How do children fit into a mortgage application?
At the time when our parents were buying houses, there was a “traditional life process” that most people have followed.
People often got married, then bought a house, then had children. But over the years, as people began to get married and have their children later in life, and houses became too expensive for most young buy in the first years of their working life, things became a little less simple.
Now it is much more common to see people who have been together for a while while, and who can already have a few children, think about trying to buy a property.
The bad news is that banks are not big fans of people with children who commit big debts, unless you have a very good income.
It’s not that they don’t like children (well, maybe not some of them, but who knows?). In general, they are not fond of everything that sucks money long-term first-time home buyer budgets. And anyone who has children knows that they can be quite expensive tiny creatures for quite a long time.
Rupert Gough, chief executive of Mortgage Lab, says it’s coming back to what the banks consider to be the “basic cost” that you have to cover each month, or the minimum your family must be able to pay expenses to stay afloat.
“If you live on white bread and rice and soy sauce and that kind of stuff you can cut your costs down, but banks always have a minimum cost they use for each category.’
He said that children are another of these categories. Even if a family is capable to reduce their costs — perhaps by having really cheap childcare, for example —the bank will always add a minimum cost to its calculations than their budget will have to cover. He says it’s usually about $500 a month at a minimum but this will vary between banks.
Gough says that means, all other things being equal, a couple of first-time home buyers who apply for a loan and have children will have to earn $500 a more months after tax per child than someone who does not yet have children.
“The costs increase for a couple with children compared to a couple without children.
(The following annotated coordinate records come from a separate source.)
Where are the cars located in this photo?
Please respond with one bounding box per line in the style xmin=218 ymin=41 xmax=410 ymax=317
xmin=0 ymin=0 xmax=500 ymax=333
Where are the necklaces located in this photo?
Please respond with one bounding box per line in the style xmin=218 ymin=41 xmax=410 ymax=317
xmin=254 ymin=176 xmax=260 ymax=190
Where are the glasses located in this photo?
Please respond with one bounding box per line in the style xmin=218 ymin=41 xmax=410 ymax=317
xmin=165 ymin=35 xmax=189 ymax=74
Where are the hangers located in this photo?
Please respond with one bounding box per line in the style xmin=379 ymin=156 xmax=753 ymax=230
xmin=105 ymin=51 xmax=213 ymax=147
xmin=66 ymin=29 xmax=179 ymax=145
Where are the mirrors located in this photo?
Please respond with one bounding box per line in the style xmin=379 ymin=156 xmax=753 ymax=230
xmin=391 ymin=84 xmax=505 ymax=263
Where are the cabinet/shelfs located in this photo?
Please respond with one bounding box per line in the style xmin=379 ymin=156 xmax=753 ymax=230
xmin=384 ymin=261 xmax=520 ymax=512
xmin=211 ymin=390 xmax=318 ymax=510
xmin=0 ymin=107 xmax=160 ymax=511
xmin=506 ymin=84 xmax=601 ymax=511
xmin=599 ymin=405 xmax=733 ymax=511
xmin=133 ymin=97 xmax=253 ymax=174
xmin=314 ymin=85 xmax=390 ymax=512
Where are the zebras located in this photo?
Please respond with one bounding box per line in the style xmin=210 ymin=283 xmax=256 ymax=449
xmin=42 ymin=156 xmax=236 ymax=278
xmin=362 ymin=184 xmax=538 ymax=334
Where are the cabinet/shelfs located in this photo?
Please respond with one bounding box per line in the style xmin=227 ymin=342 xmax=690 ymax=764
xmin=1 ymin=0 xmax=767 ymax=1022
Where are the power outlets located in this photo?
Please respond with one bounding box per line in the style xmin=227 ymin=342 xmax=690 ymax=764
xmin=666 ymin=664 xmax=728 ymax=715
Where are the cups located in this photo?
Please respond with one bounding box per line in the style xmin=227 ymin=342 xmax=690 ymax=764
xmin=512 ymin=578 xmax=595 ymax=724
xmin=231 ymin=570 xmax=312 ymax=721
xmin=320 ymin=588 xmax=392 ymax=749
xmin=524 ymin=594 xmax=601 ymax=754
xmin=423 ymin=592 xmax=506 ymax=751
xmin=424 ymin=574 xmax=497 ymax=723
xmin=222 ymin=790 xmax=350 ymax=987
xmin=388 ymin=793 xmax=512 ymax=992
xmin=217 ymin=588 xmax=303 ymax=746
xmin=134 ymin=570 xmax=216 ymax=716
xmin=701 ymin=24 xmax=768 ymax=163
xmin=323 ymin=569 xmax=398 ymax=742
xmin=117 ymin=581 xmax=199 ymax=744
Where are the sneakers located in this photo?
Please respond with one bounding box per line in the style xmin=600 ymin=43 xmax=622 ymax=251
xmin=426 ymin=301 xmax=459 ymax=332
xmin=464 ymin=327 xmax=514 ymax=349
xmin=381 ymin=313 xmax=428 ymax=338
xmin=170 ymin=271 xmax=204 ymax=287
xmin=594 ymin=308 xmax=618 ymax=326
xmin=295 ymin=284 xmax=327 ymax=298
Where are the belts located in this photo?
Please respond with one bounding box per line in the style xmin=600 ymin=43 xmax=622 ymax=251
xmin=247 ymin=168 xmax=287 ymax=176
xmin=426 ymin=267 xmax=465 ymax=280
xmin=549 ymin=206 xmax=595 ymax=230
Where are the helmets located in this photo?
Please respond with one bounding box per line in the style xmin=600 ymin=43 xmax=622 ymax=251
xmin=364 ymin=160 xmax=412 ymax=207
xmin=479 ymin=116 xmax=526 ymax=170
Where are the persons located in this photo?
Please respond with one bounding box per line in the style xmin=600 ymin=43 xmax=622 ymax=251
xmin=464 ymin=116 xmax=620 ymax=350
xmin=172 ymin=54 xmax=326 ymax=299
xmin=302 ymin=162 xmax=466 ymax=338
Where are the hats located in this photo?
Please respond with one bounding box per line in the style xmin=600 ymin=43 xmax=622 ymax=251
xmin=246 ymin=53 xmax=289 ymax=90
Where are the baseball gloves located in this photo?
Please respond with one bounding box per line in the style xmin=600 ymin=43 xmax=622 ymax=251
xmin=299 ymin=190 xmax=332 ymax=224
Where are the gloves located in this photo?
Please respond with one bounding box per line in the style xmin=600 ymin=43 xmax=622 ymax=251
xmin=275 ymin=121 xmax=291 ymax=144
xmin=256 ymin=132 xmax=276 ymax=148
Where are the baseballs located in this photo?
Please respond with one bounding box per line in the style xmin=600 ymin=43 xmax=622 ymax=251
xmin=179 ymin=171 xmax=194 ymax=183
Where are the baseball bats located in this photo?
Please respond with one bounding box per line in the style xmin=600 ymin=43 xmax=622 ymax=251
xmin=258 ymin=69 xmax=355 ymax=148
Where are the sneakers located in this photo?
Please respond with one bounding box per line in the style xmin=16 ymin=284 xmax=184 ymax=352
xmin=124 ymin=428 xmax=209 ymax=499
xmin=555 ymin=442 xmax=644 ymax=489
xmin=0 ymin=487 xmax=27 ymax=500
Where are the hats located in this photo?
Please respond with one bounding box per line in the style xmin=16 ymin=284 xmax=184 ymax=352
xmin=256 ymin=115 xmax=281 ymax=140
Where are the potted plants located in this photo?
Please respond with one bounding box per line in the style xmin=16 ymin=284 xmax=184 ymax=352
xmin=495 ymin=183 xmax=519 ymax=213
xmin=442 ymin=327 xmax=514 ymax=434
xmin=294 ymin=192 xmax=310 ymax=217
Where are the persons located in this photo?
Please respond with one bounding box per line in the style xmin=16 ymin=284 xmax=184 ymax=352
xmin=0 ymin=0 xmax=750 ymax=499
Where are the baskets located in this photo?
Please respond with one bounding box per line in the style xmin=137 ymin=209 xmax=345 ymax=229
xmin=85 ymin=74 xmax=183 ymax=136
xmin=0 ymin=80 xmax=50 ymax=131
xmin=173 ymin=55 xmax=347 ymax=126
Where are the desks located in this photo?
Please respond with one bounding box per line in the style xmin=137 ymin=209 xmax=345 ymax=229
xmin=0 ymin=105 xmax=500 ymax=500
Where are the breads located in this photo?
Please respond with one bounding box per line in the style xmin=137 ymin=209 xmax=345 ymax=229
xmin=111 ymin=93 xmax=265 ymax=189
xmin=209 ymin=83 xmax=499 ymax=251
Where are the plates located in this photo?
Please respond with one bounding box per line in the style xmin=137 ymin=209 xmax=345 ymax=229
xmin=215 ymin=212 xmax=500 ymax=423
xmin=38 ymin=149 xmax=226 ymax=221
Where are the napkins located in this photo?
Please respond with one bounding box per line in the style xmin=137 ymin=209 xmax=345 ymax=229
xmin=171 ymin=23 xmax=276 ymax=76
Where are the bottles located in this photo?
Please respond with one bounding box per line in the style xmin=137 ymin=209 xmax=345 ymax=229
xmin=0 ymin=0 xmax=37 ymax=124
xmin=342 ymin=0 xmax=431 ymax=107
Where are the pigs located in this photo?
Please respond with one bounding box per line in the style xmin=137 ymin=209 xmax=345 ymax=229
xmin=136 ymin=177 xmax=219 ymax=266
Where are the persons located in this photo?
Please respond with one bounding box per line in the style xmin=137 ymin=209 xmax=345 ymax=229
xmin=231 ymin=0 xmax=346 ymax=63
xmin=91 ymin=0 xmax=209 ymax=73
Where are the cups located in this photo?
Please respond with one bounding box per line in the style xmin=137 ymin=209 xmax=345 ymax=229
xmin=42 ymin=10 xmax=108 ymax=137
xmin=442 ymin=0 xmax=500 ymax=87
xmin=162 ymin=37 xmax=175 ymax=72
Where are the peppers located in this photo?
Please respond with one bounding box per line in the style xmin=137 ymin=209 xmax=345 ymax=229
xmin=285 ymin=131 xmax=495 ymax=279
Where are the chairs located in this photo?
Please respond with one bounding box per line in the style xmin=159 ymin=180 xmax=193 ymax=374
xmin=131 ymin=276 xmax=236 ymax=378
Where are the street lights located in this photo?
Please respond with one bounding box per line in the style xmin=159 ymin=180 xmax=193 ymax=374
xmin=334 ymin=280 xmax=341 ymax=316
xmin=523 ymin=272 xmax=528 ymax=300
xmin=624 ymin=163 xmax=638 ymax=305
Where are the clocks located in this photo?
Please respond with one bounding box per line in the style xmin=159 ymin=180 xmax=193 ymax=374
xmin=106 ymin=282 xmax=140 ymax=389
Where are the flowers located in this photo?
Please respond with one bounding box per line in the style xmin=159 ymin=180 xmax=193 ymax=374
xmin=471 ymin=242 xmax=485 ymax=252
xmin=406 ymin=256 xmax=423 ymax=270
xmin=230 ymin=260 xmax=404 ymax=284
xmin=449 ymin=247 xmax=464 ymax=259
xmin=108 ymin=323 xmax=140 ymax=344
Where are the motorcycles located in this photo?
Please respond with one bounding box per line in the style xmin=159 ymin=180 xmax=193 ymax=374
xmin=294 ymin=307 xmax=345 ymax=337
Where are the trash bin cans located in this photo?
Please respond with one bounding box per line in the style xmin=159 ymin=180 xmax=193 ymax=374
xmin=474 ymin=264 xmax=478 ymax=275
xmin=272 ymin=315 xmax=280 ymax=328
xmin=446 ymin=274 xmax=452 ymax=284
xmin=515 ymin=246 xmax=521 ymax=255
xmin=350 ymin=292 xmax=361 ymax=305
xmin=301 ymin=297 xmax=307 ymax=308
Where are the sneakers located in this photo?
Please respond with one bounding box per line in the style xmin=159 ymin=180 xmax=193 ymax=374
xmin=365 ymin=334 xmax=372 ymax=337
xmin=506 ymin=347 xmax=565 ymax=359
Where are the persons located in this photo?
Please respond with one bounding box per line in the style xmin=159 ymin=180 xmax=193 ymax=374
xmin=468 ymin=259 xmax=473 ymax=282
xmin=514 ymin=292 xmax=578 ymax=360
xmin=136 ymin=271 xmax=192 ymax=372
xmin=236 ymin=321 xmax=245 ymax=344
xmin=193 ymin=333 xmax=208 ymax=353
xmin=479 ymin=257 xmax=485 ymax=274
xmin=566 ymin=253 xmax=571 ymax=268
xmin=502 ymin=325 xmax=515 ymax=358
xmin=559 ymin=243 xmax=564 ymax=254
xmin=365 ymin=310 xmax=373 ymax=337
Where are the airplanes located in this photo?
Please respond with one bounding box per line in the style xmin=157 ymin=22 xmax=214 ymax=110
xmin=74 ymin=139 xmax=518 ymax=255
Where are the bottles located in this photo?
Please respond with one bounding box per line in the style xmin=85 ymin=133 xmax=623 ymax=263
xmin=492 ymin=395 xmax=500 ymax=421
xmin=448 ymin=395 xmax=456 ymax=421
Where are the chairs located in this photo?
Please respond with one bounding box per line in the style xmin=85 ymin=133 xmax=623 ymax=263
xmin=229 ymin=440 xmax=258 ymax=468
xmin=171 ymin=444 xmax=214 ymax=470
The irony is that a couple with children needs more rooms, so they probably need more expensive house, but the bank must take into account the additional costs.
It is much more difficult for couples with children. The $500 is after tax, so that the couple must earn an extra $800 a month.’
Any expenses that you have for your children can also be considered ongoing indefinitely, so it is best to apply for a loan after the grant for your childcare comes in when children are three, for example, rather than trying when they are two and a half years with the hope that things will soon become cheaper.
‘A quirk of the CCCFA is that with the cost of education, whether it is public or private, if a child is 11 years old, you only have two or three years left of schooling, but the bank still has to take this as an ongoing expense throughout the whole mortgage,” Gough says.
“It’s often a frustration for people. Even if your child only has a few remaining years in school or [with a particular cost] the bank has to take it as if it were spread over 30 years. Whatever your expenses are now, even if you are about to get a grant, you have to survive until it happens then the bank must take it as it is now. The message is that the cost of having a child fluctuates according to their age but the bank only takes your current expenses, and you have to take that on the chin.’
Gough says it’s easier to get into the market before having kids as a bank does not query your expenses once the agreement is concluded, unless you need to borrow more money. He says that while people often wait to have more incomes, house prices also tend to rise over time, so waiting is not always the best financial option.
‘You know what your expenses are when you are a landlord, whereas when you rent you are subject to the rent costs at that time. Once you have a mortgage the bank does not reassess unless you ask for more money. Having a child once you have a mortgage, the bank is not going to repay the loan because you have an additional cost. It is up to the owner to think about how they will pay for it [at that time].’
So, if you have children, what can you do? Tips for first-time home buyers with children, it’s about the same as for any other buyer, except that you will have to prove that you can afford to cover your family’s expenses. Keep your spend as little as possible during the three to six months preceding your application and increase your income as much as possible.
Run as much budget surplus as possible and prepare for a surplus questions about what you spend on your children.